#### WHAT IS REQUIRED:
Return the records, each one exactly as written.
---------- EXCERPTED RECORDS
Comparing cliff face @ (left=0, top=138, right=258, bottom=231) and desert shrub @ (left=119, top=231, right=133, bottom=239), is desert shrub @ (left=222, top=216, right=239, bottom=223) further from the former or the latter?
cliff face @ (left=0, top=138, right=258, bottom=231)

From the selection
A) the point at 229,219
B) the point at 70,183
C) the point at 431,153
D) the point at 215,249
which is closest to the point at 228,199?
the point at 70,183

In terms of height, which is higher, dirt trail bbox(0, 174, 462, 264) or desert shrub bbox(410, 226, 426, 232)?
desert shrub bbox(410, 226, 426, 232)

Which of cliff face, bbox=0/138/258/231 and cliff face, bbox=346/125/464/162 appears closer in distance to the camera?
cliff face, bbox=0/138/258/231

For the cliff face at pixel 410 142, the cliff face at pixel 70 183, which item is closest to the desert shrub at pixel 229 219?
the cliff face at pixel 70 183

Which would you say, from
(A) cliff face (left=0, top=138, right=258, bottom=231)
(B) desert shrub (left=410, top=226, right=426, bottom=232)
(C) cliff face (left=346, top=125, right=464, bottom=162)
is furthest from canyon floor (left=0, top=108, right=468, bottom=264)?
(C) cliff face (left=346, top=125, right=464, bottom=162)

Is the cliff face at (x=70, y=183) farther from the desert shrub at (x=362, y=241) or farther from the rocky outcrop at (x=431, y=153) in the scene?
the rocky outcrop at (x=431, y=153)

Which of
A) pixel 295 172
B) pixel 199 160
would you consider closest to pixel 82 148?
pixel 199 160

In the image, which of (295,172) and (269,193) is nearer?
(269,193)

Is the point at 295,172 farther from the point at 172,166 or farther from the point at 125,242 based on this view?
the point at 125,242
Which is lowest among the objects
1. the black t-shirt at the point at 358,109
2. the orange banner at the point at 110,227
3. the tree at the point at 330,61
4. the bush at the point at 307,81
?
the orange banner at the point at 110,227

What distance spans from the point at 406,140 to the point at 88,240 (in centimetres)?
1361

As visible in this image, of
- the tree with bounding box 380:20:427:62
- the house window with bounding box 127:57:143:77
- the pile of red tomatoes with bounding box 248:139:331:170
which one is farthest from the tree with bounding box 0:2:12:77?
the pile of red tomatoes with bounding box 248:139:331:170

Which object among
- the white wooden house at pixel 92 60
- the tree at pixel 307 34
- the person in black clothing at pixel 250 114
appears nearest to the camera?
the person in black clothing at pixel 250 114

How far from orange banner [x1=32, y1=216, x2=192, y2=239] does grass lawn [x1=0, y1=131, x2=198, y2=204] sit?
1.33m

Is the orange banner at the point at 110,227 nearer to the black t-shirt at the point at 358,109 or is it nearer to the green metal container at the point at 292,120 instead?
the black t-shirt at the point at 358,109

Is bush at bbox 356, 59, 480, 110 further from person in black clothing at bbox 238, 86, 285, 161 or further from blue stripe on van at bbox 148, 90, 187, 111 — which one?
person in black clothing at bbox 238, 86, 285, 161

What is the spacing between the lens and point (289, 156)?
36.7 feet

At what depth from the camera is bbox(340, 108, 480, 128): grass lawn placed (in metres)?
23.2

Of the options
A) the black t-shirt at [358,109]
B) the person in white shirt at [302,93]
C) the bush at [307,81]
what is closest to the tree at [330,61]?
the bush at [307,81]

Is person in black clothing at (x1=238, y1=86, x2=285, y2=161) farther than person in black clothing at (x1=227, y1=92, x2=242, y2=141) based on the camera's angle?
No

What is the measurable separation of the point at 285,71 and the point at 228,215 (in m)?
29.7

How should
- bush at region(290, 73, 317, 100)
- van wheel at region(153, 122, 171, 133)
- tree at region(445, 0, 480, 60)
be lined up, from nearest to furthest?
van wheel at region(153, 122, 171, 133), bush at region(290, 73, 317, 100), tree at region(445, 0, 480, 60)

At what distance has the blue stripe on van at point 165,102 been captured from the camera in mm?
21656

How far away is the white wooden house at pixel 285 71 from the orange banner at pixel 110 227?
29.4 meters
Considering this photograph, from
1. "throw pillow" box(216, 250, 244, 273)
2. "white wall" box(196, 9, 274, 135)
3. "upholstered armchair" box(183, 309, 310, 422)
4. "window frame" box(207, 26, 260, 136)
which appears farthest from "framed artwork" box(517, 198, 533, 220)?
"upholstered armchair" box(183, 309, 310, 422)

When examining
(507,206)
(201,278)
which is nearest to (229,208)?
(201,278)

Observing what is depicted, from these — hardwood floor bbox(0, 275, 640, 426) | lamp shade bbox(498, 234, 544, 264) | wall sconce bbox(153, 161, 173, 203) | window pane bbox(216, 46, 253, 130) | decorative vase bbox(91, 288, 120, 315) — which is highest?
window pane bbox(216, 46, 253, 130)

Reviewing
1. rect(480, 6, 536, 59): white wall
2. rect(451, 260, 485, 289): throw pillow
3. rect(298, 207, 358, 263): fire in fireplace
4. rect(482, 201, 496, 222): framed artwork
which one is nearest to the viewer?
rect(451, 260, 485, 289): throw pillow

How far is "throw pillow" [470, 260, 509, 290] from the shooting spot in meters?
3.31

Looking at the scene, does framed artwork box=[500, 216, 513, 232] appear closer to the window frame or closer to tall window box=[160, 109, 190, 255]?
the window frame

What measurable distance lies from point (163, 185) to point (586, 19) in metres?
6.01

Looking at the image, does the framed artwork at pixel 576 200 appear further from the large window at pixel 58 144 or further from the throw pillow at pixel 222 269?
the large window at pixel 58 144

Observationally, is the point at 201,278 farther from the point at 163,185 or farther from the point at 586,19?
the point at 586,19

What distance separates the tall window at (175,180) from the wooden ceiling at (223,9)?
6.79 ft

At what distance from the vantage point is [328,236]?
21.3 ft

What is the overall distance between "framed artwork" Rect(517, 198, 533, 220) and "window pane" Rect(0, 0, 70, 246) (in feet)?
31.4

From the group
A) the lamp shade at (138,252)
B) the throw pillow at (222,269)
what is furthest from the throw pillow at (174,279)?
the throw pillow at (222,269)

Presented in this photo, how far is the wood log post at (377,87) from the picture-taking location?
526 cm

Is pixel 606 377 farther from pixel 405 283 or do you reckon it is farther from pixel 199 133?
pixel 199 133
--------------------
#### RESPONSE TO THE TASK:
Comparing cliff face @ (left=0, top=138, right=258, bottom=231) and desert shrub @ (left=119, top=231, right=133, bottom=239), is desert shrub @ (left=222, top=216, right=239, bottom=223) further from the former or the latter?
cliff face @ (left=0, top=138, right=258, bottom=231)

From the selection
A) the point at 229,219
B) the point at 70,183
C) the point at 431,153
D) the point at 215,249
which is closest to the point at 228,199?
the point at 70,183

In terms of height, which is higher, dirt trail bbox(0, 174, 462, 264) or desert shrub bbox(410, 226, 426, 232)?
desert shrub bbox(410, 226, 426, 232)

Which of cliff face, bbox=0/138/258/231 and cliff face, bbox=346/125/464/162 appears closer in distance to the camera?
cliff face, bbox=0/138/258/231

For the cliff face at pixel 410 142, the cliff face at pixel 70 183, which item is closest to the desert shrub at pixel 229 219?
the cliff face at pixel 70 183

Which would you say, from
(A) cliff face (left=0, top=138, right=258, bottom=231)
(B) desert shrub (left=410, top=226, right=426, bottom=232)
(C) cliff face (left=346, top=125, right=464, bottom=162)
is furthest from canyon floor (left=0, top=108, right=468, bottom=264)?
(C) cliff face (left=346, top=125, right=464, bottom=162)

Is the cliff face at (x=70, y=183) farther from the desert shrub at (x=362, y=241) or farther from the rocky outcrop at (x=431, y=153) in the scene?
the rocky outcrop at (x=431, y=153)

Which of
A) pixel 295 172
B) pixel 199 160
would you consider closest to pixel 82 148?
pixel 199 160

In the image, which of (295,172) and (269,193) is nearer?
(269,193)

Is the point at 295,172 farther from the point at 172,166 or farther from the point at 125,242 based on this view?
the point at 125,242
Which is lowest among the objects
1. the black t-shirt at the point at 358,109
2. the orange banner at the point at 110,227
3. the tree at the point at 330,61
4. the bush at the point at 307,81
?
the orange banner at the point at 110,227

What distance spans from the point at 406,140 to the point at 88,240 (in centimetres)?
1361

As visible in this image, of
- the tree with bounding box 380:20:427:62
- the house window with bounding box 127:57:143:77
- the pile of red tomatoes with bounding box 248:139:331:170
which one is farthest from the tree with bounding box 0:2:12:77?
the pile of red tomatoes with bounding box 248:139:331:170

Which object among
- the white wooden house at pixel 92 60
- the tree at pixel 307 34
- the person in black clothing at pixel 250 114
appears nearest to the camera?
the person in black clothing at pixel 250 114

How far from orange banner [x1=32, y1=216, x2=192, y2=239] does grass lawn [x1=0, y1=131, x2=198, y2=204] sit?
1.33m

Is the orange banner at the point at 110,227 nearer to the black t-shirt at the point at 358,109 or is it nearer to the green metal container at the point at 292,120 instead?
the black t-shirt at the point at 358,109

Is bush at bbox 356, 59, 480, 110 further from person in black clothing at bbox 238, 86, 285, 161 or further from blue stripe on van at bbox 148, 90, 187, 111 — which one?
person in black clothing at bbox 238, 86, 285, 161

What is the spacing between the lens and point (289, 156)?
36.7 feet

At what depth from the camera is bbox(340, 108, 480, 128): grass lawn placed (in metres)?
23.2

Of the options
A) the black t-shirt at [358,109]
B) the person in white shirt at [302,93]
C) the bush at [307,81]
what is closest to the tree at [330,61]?
the bush at [307,81]

Is person in black clothing at (x1=238, y1=86, x2=285, y2=161) farther than person in black clothing at (x1=227, y1=92, x2=242, y2=141) based on the camera's angle?
No

What is the measurable separation of the point at 285,71 and the point at 228,215 (in m)?
29.7

How should
- bush at region(290, 73, 317, 100)
- van wheel at region(153, 122, 171, 133)
- tree at region(445, 0, 480, 60)
be lined up, from nearest to furthest?
van wheel at region(153, 122, 171, 133), bush at region(290, 73, 317, 100), tree at region(445, 0, 480, 60)

At what distance has the blue stripe on van at point 165,102 been captured from the camera in mm?
21656

How far away is the white wooden house at pixel 285 71 from the orange banner at pixel 110 227?
29.4 meters
Considering this photograph, from
1. "throw pillow" box(216, 250, 244, 273)
2. "white wall" box(196, 9, 274, 135)
3. "upholstered armchair" box(183, 309, 310, 422)
4. "window frame" box(207, 26, 260, 136)
which appears farthest from "framed artwork" box(517, 198, 533, 220)?
"upholstered armchair" box(183, 309, 310, 422)

When examining
(507,206)
(201,278)
which is nearest to (229,208)?
(201,278)

Observing what is depicted, from these — hardwood floor bbox(0, 275, 640, 426) | lamp shade bbox(498, 234, 544, 264) | wall sconce bbox(153, 161, 173, 203) | window pane bbox(216, 46, 253, 130) | decorative vase bbox(91, 288, 120, 315) — which is highest?
window pane bbox(216, 46, 253, 130)

Reviewing
1. rect(480, 6, 536, 59): white wall
2. rect(451, 260, 485, 289): throw pillow
3. rect(298, 207, 358, 263): fire in fireplace
4. rect(482, 201, 496, 222): framed artwork
which one is nearest to the viewer?
rect(451, 260, 485, 289): throw pillow

How far is "throw pillow" [470, 260, 509, 290] from the shooting spot in meters?
3.31

Looking at the scene, does framed artwork box=[500, 216, 513, 232] appear closer to the window frame or closer to tall window box=[160, 109, 190, 255]?
the window frame

What measurable distance lies from point (163, 185) to point (586, 19) in metres?
6.01

Looking at the image, does the framed artwork at pixel 576 200 appear further from the large window at pixel 58 144 or further from the throw pillow at pixel 222 269?
the large window at pixel 58 144

Observationally, is the point at 201,278 farther from the point at 163,185 or farther from the point at 586,19?
the point at 586,19

What distance separates the tall window at (175,180) from the wooden ceiling at (223,9)?
6.79 ft

At what distance from the vantage point is [328,236]?
21.3 ft

What is the overall distance between "framed artwork" Rect(517, 198, 533, 220) and "window pane" Rect(0, 0, 70, 246) (in feet)?
31.4

From the group
A) the lamp shade at (138,252)
B) the throw pillow at (222,269)
what is furthest from the throw pillow at (174,279)?
the throw pillow at (222,269)

Presented in this photo, how far is the wood log post at (377,87) from the picture-taking location?
526 cm

Is pixel 606 377 farther from pixel 405 283 or do you reckon it is farther from pixel 199 133?
pixel 199 133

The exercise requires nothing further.